Print, please, the line that contains "In the picture, does" and each line after it to the end of the entries, unchanged and with nothing else.

Dataset rows
○ ○ ○
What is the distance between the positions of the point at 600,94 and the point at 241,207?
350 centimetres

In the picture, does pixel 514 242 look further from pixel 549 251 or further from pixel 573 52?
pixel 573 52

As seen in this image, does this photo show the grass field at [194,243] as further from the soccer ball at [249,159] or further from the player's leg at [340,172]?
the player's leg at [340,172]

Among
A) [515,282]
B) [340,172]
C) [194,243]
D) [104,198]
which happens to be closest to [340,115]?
○ ○ ○
SOLUTION TO THE PROBLEM |
In the picture, does pixel 514 242 look further from pixel 549 251 or further from pixel 573 52?
pixel 573 52

As seen in this image, does this photo show the grass field at [194,243] as further from the soccer ball at [249,159] or further from the player's leg at [340,172]?
the player's leg at [340,172]

Among
A) [515,282]
B) [340,172]
C) [194,243]
D) [104,198]
which happens to be closest to [340,115]?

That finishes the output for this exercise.